>>>>>
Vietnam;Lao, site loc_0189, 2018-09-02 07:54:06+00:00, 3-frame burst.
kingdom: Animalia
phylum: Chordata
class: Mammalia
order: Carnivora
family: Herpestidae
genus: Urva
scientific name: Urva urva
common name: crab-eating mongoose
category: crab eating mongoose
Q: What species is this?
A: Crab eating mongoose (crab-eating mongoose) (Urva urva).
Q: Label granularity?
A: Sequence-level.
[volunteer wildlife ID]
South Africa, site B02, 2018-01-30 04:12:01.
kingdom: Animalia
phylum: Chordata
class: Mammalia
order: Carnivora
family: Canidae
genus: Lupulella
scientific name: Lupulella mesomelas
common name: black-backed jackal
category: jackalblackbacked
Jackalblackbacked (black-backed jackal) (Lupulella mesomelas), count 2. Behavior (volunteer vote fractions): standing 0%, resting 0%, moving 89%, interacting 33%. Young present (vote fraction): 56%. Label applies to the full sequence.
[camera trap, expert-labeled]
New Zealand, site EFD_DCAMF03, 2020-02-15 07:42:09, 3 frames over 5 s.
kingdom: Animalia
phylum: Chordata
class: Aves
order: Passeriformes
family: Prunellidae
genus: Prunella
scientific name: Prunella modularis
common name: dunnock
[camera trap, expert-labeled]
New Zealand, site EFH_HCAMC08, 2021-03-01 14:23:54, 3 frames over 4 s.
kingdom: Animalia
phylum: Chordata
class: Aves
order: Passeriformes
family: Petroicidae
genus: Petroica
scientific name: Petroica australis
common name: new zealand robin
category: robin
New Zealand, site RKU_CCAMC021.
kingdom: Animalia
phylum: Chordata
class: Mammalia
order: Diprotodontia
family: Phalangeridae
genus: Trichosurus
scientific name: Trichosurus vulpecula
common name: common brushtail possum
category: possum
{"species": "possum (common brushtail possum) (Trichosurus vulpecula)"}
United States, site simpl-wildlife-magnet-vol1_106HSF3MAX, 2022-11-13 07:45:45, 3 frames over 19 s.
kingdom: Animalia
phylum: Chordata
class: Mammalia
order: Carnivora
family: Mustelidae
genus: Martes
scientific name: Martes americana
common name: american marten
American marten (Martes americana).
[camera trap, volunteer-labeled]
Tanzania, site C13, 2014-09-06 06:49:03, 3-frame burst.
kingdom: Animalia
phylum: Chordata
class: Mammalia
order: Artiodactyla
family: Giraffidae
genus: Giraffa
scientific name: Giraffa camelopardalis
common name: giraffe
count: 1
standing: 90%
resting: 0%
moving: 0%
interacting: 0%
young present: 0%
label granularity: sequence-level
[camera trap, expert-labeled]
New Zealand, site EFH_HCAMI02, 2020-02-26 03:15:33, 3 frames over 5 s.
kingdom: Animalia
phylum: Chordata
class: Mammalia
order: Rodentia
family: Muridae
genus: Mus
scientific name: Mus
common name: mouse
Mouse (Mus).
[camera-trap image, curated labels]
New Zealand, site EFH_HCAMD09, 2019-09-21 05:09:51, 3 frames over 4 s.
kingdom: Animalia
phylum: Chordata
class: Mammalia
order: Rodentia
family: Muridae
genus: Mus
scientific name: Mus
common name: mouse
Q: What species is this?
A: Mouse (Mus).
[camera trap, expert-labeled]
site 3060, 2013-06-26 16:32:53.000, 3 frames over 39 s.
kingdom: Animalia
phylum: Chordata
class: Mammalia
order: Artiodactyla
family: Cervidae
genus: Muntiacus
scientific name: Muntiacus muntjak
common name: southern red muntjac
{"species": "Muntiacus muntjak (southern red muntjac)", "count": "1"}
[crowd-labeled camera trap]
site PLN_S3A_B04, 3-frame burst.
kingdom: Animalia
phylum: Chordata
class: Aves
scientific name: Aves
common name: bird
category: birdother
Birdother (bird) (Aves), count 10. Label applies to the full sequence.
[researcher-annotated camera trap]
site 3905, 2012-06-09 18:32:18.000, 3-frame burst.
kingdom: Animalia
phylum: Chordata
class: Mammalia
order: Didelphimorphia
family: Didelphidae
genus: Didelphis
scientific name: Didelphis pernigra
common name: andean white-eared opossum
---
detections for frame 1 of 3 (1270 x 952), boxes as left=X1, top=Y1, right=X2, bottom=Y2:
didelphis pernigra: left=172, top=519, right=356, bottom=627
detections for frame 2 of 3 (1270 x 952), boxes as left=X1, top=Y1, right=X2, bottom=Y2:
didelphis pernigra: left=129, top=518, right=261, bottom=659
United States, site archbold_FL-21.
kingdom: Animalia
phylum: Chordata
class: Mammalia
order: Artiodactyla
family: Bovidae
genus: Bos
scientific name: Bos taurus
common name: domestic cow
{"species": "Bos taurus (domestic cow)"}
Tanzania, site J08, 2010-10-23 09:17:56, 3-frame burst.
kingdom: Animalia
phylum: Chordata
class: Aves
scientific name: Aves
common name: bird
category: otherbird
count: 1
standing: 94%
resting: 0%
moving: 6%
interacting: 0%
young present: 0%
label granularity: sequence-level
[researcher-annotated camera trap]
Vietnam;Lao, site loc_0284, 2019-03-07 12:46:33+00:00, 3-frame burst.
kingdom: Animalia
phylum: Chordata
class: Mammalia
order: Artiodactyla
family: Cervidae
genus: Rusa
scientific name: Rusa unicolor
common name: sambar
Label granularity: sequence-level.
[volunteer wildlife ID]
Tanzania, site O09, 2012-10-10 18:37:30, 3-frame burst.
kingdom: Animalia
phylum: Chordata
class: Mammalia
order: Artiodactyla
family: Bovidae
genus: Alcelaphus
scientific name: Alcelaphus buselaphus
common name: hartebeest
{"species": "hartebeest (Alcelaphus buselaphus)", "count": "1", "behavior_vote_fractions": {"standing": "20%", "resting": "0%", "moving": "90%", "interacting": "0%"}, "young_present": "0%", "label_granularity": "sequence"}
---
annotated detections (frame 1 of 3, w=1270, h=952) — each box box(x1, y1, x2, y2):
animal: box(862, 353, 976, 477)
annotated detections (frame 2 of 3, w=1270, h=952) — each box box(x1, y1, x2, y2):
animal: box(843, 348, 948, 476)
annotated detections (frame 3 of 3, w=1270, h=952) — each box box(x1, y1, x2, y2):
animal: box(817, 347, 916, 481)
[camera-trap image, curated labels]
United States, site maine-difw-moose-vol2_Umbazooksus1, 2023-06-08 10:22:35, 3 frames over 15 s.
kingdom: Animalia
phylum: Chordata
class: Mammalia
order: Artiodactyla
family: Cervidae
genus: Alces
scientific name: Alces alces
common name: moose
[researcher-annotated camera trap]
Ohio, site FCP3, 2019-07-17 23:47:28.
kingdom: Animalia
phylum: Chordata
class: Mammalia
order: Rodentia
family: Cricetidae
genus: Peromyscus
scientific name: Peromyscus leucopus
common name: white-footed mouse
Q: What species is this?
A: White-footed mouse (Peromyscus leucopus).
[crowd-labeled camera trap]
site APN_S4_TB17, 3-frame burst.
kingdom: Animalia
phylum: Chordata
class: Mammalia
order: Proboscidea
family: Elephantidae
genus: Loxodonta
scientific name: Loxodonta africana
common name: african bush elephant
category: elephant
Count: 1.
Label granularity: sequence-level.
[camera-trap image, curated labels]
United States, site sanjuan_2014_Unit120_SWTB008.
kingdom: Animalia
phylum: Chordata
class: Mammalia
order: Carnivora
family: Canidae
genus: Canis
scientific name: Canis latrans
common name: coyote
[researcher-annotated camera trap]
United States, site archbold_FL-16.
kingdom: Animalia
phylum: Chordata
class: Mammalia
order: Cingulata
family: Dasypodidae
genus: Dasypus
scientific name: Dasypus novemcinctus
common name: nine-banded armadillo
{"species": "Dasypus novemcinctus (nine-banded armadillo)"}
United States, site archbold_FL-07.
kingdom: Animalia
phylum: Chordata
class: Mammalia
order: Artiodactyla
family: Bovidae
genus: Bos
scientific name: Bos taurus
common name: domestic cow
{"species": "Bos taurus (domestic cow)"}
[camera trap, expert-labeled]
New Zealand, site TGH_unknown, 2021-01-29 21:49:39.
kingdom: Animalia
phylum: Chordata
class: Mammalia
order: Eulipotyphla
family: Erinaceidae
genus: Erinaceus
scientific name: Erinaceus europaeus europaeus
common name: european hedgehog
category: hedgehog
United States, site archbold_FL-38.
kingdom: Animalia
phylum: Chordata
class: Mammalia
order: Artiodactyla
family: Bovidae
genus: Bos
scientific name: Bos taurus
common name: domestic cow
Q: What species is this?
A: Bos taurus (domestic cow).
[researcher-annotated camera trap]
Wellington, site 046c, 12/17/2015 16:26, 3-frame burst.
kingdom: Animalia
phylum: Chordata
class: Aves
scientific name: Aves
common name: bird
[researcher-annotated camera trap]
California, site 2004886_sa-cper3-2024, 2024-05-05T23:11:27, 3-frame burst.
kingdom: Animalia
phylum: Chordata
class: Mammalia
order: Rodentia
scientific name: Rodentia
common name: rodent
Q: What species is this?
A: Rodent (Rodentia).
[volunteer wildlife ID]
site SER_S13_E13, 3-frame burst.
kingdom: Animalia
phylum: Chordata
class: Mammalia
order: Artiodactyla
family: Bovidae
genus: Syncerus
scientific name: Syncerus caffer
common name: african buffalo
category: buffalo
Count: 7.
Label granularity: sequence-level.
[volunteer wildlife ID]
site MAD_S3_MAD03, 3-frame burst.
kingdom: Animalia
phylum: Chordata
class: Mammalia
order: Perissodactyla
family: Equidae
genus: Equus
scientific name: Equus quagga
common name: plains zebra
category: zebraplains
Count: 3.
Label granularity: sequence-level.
<<<<<
• _Task objective_
Return each line of the data that contains the string "buselaphus".

• _Result_
scientific name: Alcelaphus buselaphus
{"species": "hartebeest (Alcelaphus buselaphus)", "count": "1", "behavior_vote_fractions": {"standing": "20%", "resting": "0%", "moving": "90%", "interacting": "0%"}, "young_present": "0%", "label_granularity": "sequence"}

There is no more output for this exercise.